First charges by SFO under Bribery Act

First charges by SFO under Bribery Act

Published:

Author: Ron Reid

The Serious Fraud Office (SFO) has brought proceedings against three individuals under the Bribery Act 2010.

The first bribery charges brought by it, though not the first prosecutions commenced under the Act. There have been previous successful prosecutions by the police.

The men are all connected to Sustainable AgroEnergy plc.

They, together with another former officer of the company, have been charged with offences of conspiracy to commit fraud arising out of the promotion and selling of 'bio fuel' investment products to UK investors.

The value of the alleged fraud is approximately £23m, and the offences are said to have taken place between April 2011 and February 2012

Whilst, presumably, Sustainable AgroEnergy plc could also be technically guilty of offences under the Bribery Act, there has been no announcement of a prosecution against that organisation.

As Sustainable AgroEnergy plc is a subsidiary of Sustainable Growth Group (SGG) and the SGG group of companies were placed into administration in March 2012, the SFO has probably decided that it is not in the public interest to spend time and money prosecuting an organisation that will be unable to pay any financial penalty.

Bribery offences committed by individuals carry a penalty of up to 10 years' imprisonment, an unlimited fine and confiscation of assets. Individuals who were statutory directors at the time of any offence can be disqualified for 15 years under the Company Directors Disqualification Act.

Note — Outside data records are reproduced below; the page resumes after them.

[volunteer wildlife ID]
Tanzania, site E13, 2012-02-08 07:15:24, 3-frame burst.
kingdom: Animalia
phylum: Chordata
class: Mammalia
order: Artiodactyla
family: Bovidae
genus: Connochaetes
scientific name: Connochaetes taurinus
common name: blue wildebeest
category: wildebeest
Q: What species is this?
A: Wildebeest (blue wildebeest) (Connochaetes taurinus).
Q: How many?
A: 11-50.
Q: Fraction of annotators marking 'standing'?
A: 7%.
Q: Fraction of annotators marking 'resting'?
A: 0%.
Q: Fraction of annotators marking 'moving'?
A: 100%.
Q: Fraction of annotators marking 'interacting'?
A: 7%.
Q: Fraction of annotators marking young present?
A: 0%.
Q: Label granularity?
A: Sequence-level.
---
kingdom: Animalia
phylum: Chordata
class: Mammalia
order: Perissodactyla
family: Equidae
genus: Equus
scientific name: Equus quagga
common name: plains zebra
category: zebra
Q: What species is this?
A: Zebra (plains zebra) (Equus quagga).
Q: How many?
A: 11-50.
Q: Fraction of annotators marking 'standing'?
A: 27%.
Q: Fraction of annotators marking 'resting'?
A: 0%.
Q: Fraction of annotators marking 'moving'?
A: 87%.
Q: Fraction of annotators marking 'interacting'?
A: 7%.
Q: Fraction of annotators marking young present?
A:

Whilst this does not amount to the long-awaited first prosecution under section 7 of the Bribery Act - known as the 'corporate offence' - whereby a commercial organisation can be prosecuted simply for failing to prevent active bribery by persons associated with it, other ongoing investigations are likely to lead to such prosecutions before much longer.

Some commercial organisations have recently relaxed some of their internal controls and enforcement regarding matters such as promotional expenses and hospitality, as well as the making of facilitation payments. This news should serve as a reminder that breaches can and will be prosecuted.

Any procedures you have in place should be regularly reviewed, well communicated and any training frequently refreshed.